Ruby was going to bed that night when Joe stopped her on the landing.

He hesitated, glanced left and right, then spoke. ‘She had a gramophone. A Maxitone Dad bought her. It had an oak case,’ he said. ‘She used to play jazz music on it. Jelly Roll Morton, you heard of him? And Fats Waller.
Nigger
music, Dad called it. And she was pretty. Blonde. I remember that.’ He paused. ‘Dad smashed the Maxitone. I remember that, too. Now get off to bed.’

9

 

1922

Alicia Darke was crossing the road to the corner shop when she saw him for the first time. He was young – younger than her, she thought – and very black, with the loosely muscular way of standing his kind so often displayed. He was outside the shop talking to two other black men, and all three turned and looked as she passed by.

Alicia was a little surprised to see them there. All around these streets,the hotels and guest houses displayed signs in their windows that said
No Irish, No Coloureds
. They weren’t welcome here, they were viewed with suspicion.

She kept her head down, but she heard one of them say:‘Hey, sweetness,’ and she glanced up, ready with a sharp retort.

She looked up, straight into his face. His skin had the grain and polish of finest ebony, his nostrils were flaring, his eyes dark as night, his mouth broad and very sensual. When he smiled at her – he was smiling now – his whole face seemed to light from within.

Alicia felt herself blushing. She was a married woman, wed seven years to Ted Darke. He was much older than her, but her mum and dad had been impressed by his prospects;Ted had his own shop, inherited from his parents. He was a man of substance. And Ted had been kind to her, attentive – at first. Now she worked day in, day out in the corner shop, lugging stuff up from the cellar to line the shelves – and then at home, scrubbing and polishing, white-leading the doorstep, polishing the brass, while their kids – little Charlie and Joe – went to school, and Ted sat back, counted the takings, and did fuck-all.

But still, whoever said marriage was going to be perfect? She was a married woman – and this stranger was
black
. She didn’t answer him. She hurried on into the shop.
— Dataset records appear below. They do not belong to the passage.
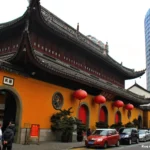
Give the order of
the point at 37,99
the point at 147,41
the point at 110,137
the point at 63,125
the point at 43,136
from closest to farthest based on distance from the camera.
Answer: the point at 37,99, the point at 110,137, the point at 43,136, the point at 63,125, the point at 147,41

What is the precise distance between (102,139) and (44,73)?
6064 millimetres

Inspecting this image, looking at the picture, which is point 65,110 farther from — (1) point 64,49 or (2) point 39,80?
(1) point 64,49

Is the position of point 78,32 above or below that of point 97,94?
above

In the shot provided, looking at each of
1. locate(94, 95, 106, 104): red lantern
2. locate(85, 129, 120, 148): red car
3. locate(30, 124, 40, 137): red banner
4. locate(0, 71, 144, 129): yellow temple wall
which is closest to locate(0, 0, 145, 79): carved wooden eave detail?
locate(0, 71, 144, 129): yellow temple wall

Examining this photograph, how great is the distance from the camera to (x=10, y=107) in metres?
17.7

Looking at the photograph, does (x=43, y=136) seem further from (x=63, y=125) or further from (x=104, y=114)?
(x=104, y=114)

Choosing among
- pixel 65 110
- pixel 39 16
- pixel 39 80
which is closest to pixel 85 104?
pixel 65 110

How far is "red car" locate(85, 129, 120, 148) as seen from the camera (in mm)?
16931

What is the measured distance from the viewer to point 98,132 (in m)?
18.5

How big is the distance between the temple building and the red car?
3290 millimetres

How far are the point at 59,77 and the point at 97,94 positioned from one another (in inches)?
239

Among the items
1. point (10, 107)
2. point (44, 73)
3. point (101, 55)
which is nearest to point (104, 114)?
point (101, 55)

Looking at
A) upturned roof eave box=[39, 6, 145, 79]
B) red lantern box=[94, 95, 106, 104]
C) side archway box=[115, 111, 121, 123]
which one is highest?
upturned roof eave box=[39, 6, 145, 79]

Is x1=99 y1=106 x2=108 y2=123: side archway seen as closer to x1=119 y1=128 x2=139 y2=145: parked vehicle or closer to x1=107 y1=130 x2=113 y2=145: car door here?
x1=119 y1=128 x2=139 y2=145: parked vehicle
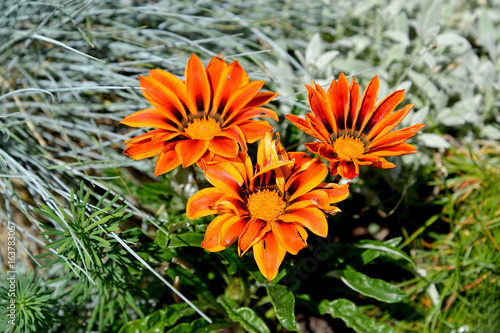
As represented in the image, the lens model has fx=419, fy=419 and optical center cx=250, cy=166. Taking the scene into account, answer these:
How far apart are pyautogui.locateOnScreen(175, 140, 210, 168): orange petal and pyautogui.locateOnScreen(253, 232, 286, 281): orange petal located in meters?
0.26

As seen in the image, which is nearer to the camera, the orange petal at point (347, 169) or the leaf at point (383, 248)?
the orange petal at point (347, 169)

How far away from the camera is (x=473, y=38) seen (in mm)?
2451

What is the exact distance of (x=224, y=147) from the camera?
104cm

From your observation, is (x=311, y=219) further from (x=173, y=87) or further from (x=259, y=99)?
(x=173, y=87)

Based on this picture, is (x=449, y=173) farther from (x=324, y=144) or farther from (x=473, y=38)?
(x=324, y=144)

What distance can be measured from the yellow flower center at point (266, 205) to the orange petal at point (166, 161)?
217 mm

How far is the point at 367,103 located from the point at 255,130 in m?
0.34

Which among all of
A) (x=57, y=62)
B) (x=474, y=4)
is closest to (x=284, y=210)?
(x=57, y=62)

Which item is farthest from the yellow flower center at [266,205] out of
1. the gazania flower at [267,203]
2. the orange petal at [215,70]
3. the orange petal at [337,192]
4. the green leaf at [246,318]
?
the green leaf at [246,318]

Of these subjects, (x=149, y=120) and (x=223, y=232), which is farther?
(x=149, y=120)

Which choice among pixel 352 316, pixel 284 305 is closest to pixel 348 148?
pixel 284 305

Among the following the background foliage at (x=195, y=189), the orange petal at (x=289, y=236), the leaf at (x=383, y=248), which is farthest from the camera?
the leaf at (x=383, y=248)

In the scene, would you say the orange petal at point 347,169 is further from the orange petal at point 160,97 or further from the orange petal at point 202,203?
the orange petal at point 160,97

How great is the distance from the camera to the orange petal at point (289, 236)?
965 millimetres
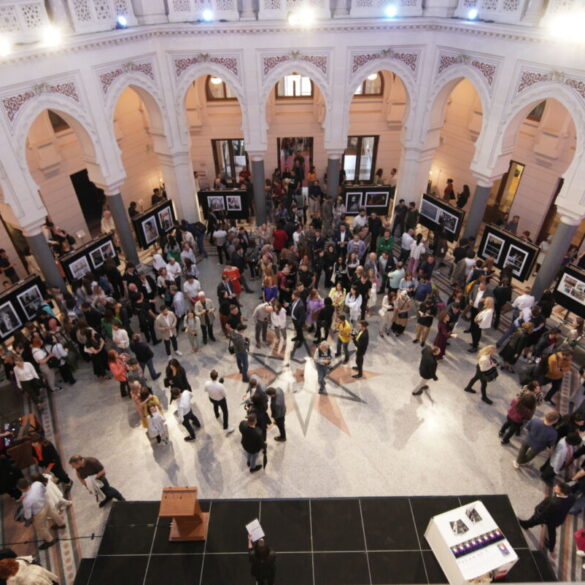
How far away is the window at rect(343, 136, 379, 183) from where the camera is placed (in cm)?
1652

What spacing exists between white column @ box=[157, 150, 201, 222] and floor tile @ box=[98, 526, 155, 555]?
9.68 metres

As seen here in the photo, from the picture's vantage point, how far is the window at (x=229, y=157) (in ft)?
54.0

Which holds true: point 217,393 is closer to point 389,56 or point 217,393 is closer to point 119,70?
point 119,70

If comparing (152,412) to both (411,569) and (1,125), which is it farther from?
(1,125)

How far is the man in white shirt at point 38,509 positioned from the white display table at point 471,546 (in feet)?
17.6

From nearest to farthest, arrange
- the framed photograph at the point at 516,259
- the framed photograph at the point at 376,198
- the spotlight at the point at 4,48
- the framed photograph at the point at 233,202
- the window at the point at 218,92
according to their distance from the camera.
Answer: the spotlight at the point at 4,48 < the framed photograph at the point at 516,259 < the framed photograph at the point at 233,202 < the framed photograph at the point at 376,198 < the window at the point at 218,92

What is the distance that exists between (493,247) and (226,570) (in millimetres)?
9695

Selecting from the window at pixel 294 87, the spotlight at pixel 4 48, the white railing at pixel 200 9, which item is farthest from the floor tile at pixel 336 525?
the window at pixel 294 87

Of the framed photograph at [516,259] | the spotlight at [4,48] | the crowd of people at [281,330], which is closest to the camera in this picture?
the crowd of people at [281,330]

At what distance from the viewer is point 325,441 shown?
7.64m

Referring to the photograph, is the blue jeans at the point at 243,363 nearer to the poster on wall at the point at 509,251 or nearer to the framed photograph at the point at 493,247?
the poster on wall at the point at 509,251

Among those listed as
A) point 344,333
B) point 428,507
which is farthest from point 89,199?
point 428,507

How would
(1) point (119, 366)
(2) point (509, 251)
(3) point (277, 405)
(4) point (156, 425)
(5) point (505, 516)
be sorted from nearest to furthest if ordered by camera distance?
(5) point (505, 516), (3) point (277, 405), (4) point (156, 425), (1) point (119, 366), (2) point (509, 251)

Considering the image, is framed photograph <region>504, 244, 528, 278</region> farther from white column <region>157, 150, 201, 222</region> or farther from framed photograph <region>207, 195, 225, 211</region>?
white column <region>157, 150, 201, 222</region>
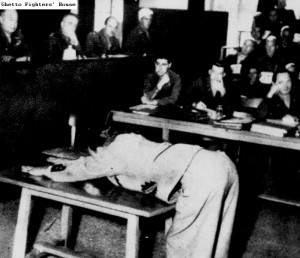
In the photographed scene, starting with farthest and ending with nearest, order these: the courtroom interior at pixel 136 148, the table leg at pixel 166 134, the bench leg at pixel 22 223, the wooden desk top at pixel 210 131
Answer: the table leg at pixel 166 134 < the wooden desk top at pixel 210 131 < the bench leg at pixel 22 223 < the courtroom interior at pixel 136 148

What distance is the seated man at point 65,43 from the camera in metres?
5.94

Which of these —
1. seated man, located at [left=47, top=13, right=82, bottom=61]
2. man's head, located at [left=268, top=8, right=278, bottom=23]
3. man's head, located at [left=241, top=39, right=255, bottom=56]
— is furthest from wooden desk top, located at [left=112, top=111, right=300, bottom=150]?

He was there again the next day when she went to open up, on his own this time. She saw him loitering by the shopfront as she crossed the road, fumbling for the keys.

‘Hi,’ he said.

Alicia looked at him nervously. ‘Hello,’ she said, fiddling with the keys, getting the damned thing into the lock with fingers that suddenly felt stiff.

‘How are you?’ he asked, turning towards her.

‘Fine.’ The key wasn’t working. She’d put it in upside down. She righted it, feeling hectic colour rising in her cheeks. ‘Where are your friends?’ she asked, for something to say.

‘Working.’

Alicia was still having trouble with the lock. Working? According to Ted, black men were lazy scroungers, they didn’t work. But then Ted had strong opinions on nearly everything, and she’d more or less stopped listening to them now. Ted wasn’t exactly the fastest things on two legs, himself.

‘What do they do?’ she asked, not wanting to be rude by ignoring him. At last, the door swung open.

‘A little jammin’, you know.’

Jammin’?

‘What’s that?’ she asked, curious, looking at him fully for the first time.

He was very elegant, wearing the new fashion in trousers – Oxford bags, they were called – and a brown jacket. He was holding a black bowler hat in his hand; he’d removed it as she drew near. She noticed that his shoes were snazzy two-tone brogues.

‘We’re musicians,’ he smiled. ‘We’re renting a place just over there.’ He pointed across the street. ‘We hang out, we jam, you know.’

Alicia didn’t know. She was just amazed that someone around here had let rooms to three black men. They must be
really
strapped for cash, whoever they were. And what he’d just described sounded like . . . like fun, and she had very little experience of fun in her life.